Not knowing its history, my sister said “The aunts gave it to me on our last trip to Colombia. Isn’t it beautiful?”


“This is mine. It was given to me by the nuns when I left Colombia!” I said it sharply, unlike the way I normally speak - in defense of something stolen from me. Something lost. I wanted to tear it off her wall, run home and lay in bed with it, crying. How far removed I was from the child who’d received that print. I had been drawn to heat many times and it had burned me. I was melancholic and felt alienated from most of my family. And I had lost all connection with God. With magic.


My sister, one of the kindest souls alive - and one of my greatest protectors - saw my reaction and understood instantly. She went to the wall, grabbed the print and handed it to me.

“Take it. It’s yours,” she said, smiling.


The Universe is always speaking to us - my grandmother would say it’s God. And that moment was no exception. Having that precious relic from my childhood staring me in the face again - finding its way back to me after twenty years - I was being called back to that little girl. She was in desperate need of my attention - in dire need of love from my adult self. And fortunately, I listened to the call. My long healing journey began not long after that. That was over twenty years ago. A lot of hard personal work has been done to heal the past. I now understand what led my parents to send us off to Medellin. And I try to live once again with a third of the conviction I had as a child: as though everything in life is rigged in my favor.

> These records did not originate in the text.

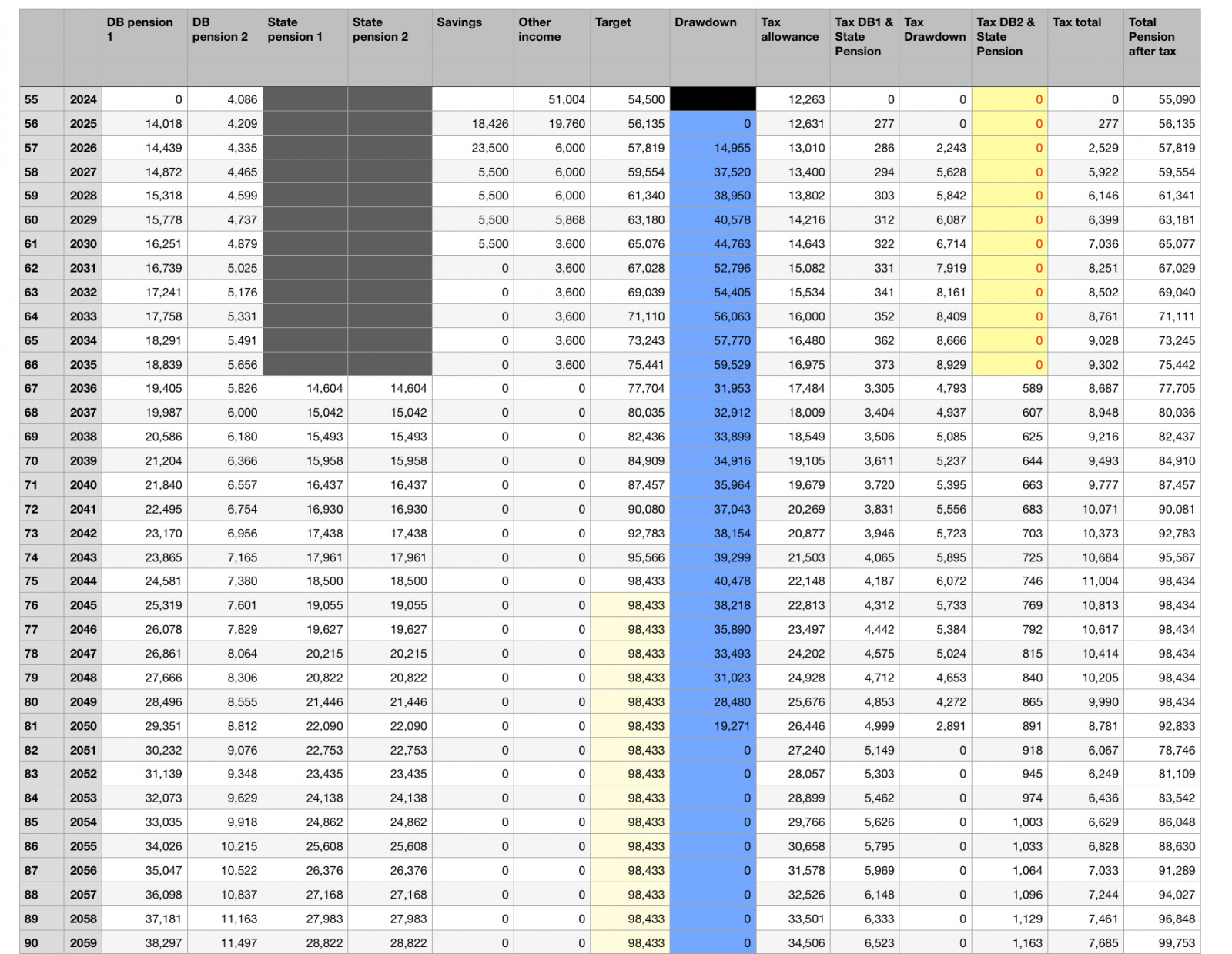 | | | DB pension 1 | DB pension 2 | State pension 1 | State pension 2 | Savings | Other income | Target | Drawdown | Tax allowance | Tax DB1 & State Pension | Tax Drawdown | Tax DB2 & State Pension | Tax total | Total Pension after tax |
|---|---|---|---|---|---|---|---|---|---|---|---|---|---|---|---|
| | | | | | | | | | | | | | | | |
| 55 | 2024 | 0 | 4,086 | | | | 51,004 | 54,500 | | 12,263 | 0 | 0 | 0 | 0 | 55,090 |
| 56 | 2025 | 14,018 | 4,209 | | | 18,426 | 19,760 | 56,135 | 0 | 12,631 | 277 | 0 | 0 | 277 | 56,135 |
| 57 | 2026 | 14,439 | 4,335 | | | 23,500 | 6,000 | 57,819 | 14,955 | 13,010 | 286 | 2,243 | 0 | 2,529 | 57,819 |
| 58 | 2027 | 14,872 | 4,465 | | | 5,500 | 6,000 | 59,554 | 37,520 | 13,400 | 294 | 5,628 | 0 | 5,922 | 59,554 |
| 59 | 2028 | 15,318 | 4,599 | | | 5,500 | 6,000 | 61,340 | 38,950 | 13,802 | 303 | 5,842 | 0 | 6,146 | 61,341 |
| 60 | 2029 | 15,778 | 4,737 | | | 5,500 | 5,868 | 63,180 | 40,578 | 14,216 | 312 | 6,087 | 0 | 6,399 | 63,181 |
| 61 | 2030 | 16,251 | 4,879 | | | 5,500 | 3,600 | 65,076 | 44,763 | 14,643 | 322 | 6,714 | 0 | 7,036 | 65,077 |
| 62 | 2031 | 16,739 | 5,025 | | | 0 | 3,600 | 67,028 | 52,796 | 15,082 | 331 | 7,919 | 0 | 8,251 | 67,029 |
| 63 | 2032 | 17,241 | 5,176 | | | 0 | 3,600 | 69,039 | 54,405 | 15,534 | 341 | 8,161 | 0 | 8,502 | 69,040 |
| 64 | 2033 | 17,758 | 5,331 | | | 0 | 3,600 | 71,110 | 56,063 | 16,000 | 352 | 8,409 | 0 | 8,761 | 71,111 |
| 65 | 2034 | 18,291 | 5,491 | | | 0 | 3,600 | 73,243 | 57,770 | 16,480 | 362 | 8,666 | 0 | 9,028 | 73,245 |
| 66 | 2035 | 18,839 | 5,656 | | | 0 | 3,600 | 75,441 | 59,529 | 16,975 | 373 | 8,929 | 0 | 9,302 | 75,442 |
| 67 | 2036 | 19,405 | 5,826 | 14,604 | 14,604 | 0 | 0 | 77,704 | 31,953 | 17,484 | 3,305 | 4,793 | 589 | 8,687 | 77,705 |
| 68 | 2037 | 19,987 | 6,000 | 15,042 | 15,042 | 0 | 0 | 80,035 | 32,912 | 18,009 | 3,404 | 4,937 | 607 | 8,948 | 80,036 |
| 69 | 2038 | 20,586 | 6,180 | 15,493 | 15,493 | 0 | 0 | 82,436 | 33,899 | 18,549 | 3,506 | 5,085 | 625 | 9,216 | 82,437 |
| 70 | 2039 | 21,204 | 6,366 | 15,958 | 15,958 | 0 | 0 | 84,909 | 34,916 | 19,105 | 3,611 | 5,237 | 644 | 9,493 | 84,910 |
| 71 | 2040 | 21,840 | 6,557 | 16,437 | 16,437 | 0 | 0 | 87,457 | 35,964 | 19,679 | 3,720 | 5,395 | 663 | 9,777 | 87,457 |
| 72 | 2041 | 22,495 | 6,754 | 16,930 | 16,930 | 0 | 0 | 90,080 | 37,043 | 20,269 | 3,831 | 5,556 | 683 | 10,071 | 90,081 |
| 73 | 2042 | 23,170 | 6,956 | 17,438 | 17,438 | 0 | 0 | 92,783 | 38,154 | 20,877 | 3,946 | 5,723 | 703 | 10,373 | 92,783 |
| 74 | 2043 | 23,865 | 7,165 | 17,961 | 17,961 | 0 | 0 | 95,566 | 39,299 | 21,503 | 4,065 | 5,895 | 725 | 10,684 | 95,567 |
| 75 | 2044 | 24,581 | 7,380 | 18,500 | 18,500 | 0 | 0 | 98,433 | 40,478 | 22,148 | 4,187 | 6,072 | 746 | 11,004 | 98,434 |
| 76 | 2045 | 25,319 | 7,601 | 19,055 | 19,055 | 0 | 0 | 98,433 | 38,218 | 22,813 | 4,312 | 5,733 | 769 | 10,813 | 98,434 |
| 77 | 2046 | 26,078 | 7,829 | 19,627 | 19,627 | 0 | 0 | 98,433 | 35,890 | 23,497 | 4,442 | 5,384 | 792 | 10,617 | 98,434 |
| 78 | 2047 | 26,861 | 8,064 | 20,215 | 20,215 | 0 | 0 | 98,433 | 33,493 | 24,202 | 4,575 | 5,024 | 815 | 10,414 | 98,434 |
| 79 | 2048 | 27,666 | 8,306 | 20,822 | 20,822 | 0 | 0 | 98,433 | 31,023 | 24,928 | 4,712 | 4,653 | 840 | 10,205 | 98,434 |
| 80 | 2049 | 28,496 | 8,555 | 21,446 | 21,446 | 0 | 0 | 98,433 | 28,480 | 25,676 | 4,853 | 4,272 | 865 | 9,990 | 98,434 |
| 81 | 2050 | 29,351 | 8,812 | 22,090 | 22,090 | 0 | 0 | 98,433 | 19,271 | 26,446 | 4,999 | 2,891 | 891 | 8,781 | 92,833 |
| 82 | 2051 | 30,232 | 9,076 | 22,753 | 22,753 | 0 | 0 | 98,433 | 0 | 27,240 | 5,149 | 0 | 918 | 6,067 | 78,746 |
| 83 | 2052 | 31,139 | 9,348 | 23,435 | 23,435 | 0 | 0 | 98,433 | 0 | 28,057 | 5,303 | 0 | 945 | 6,249 | 81,109 |
| 84 | 2053 | 32,073 | 9,629 | 24,138 | 24,138 | 0 | 0 | 98,433 | 0 | 28,899 | 5,462 | 0 | 974 | 6,436 | 83,542 |
| 85 | 2054 | 33,035 | 9,918 | 24,862 | 24,862 | 0 | 0 | 98,433 | 0 | 29,766 | 5,626 | 0 | 1,003 | 6,629 | 86,048 |
| 86 | 2055 | 34,026 | 10,215 | 25,608 | 25,608 | 0 | 0 | 98,433 | 0 | 30,658 | 5,795 | 0 | 1,033 | 6,828 | 88,630 |
| 87 | 2056 | 35,047 | 10,522 | 26,376 | 26,376 | 0 | 0 | 98,433 | 0 | 31,578 | 5,969 | 0 | 1,064 | 7,033 | 91,289 |
| 88 | 2057 | 36,098 | 10,837 | 27,168 | 27,168 | 0 | 0 | 98,433 | 0 | 32,526 | 6,148 | 0 | 1,096 | 7,244 | 94,027 |
| 89 | 2058 | 37,181 | 11,163 | 27,983 | 27,983 | 0 | 0 | 98,433 | 0 | 33,501 | 6,333 | 0 | 1,129 | 7,461 | 96,848 |
| 90 | 2059 | 38,297 | 11,497 | 28,822 | 28,822 | 0 | 0 | 98,433 | 0 | 34,506 | 6,523 | 0 | 1,163 | 7,685 | 99,753 |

The print still hangs in my office. It’s a reminder that I’m protected. I am loved. Someone out there - mostly these days, my amazing mom - is praying for me. And that will always give me comfort. I don’t go to Church anymore, even though I know it would please my mom. I’m a very spiritual person though, who believes in the power of prayer. I consider myself a child of God once again - and not God as the old patriarchal figure I used to hear about. This is a much larger all encompassing presence. A force alive in all things, which we can choose to tap into or not. It guides and protects me and always sings the same refrain: love is the greatest force alive, give it and receive it freely, because without it we would not survive.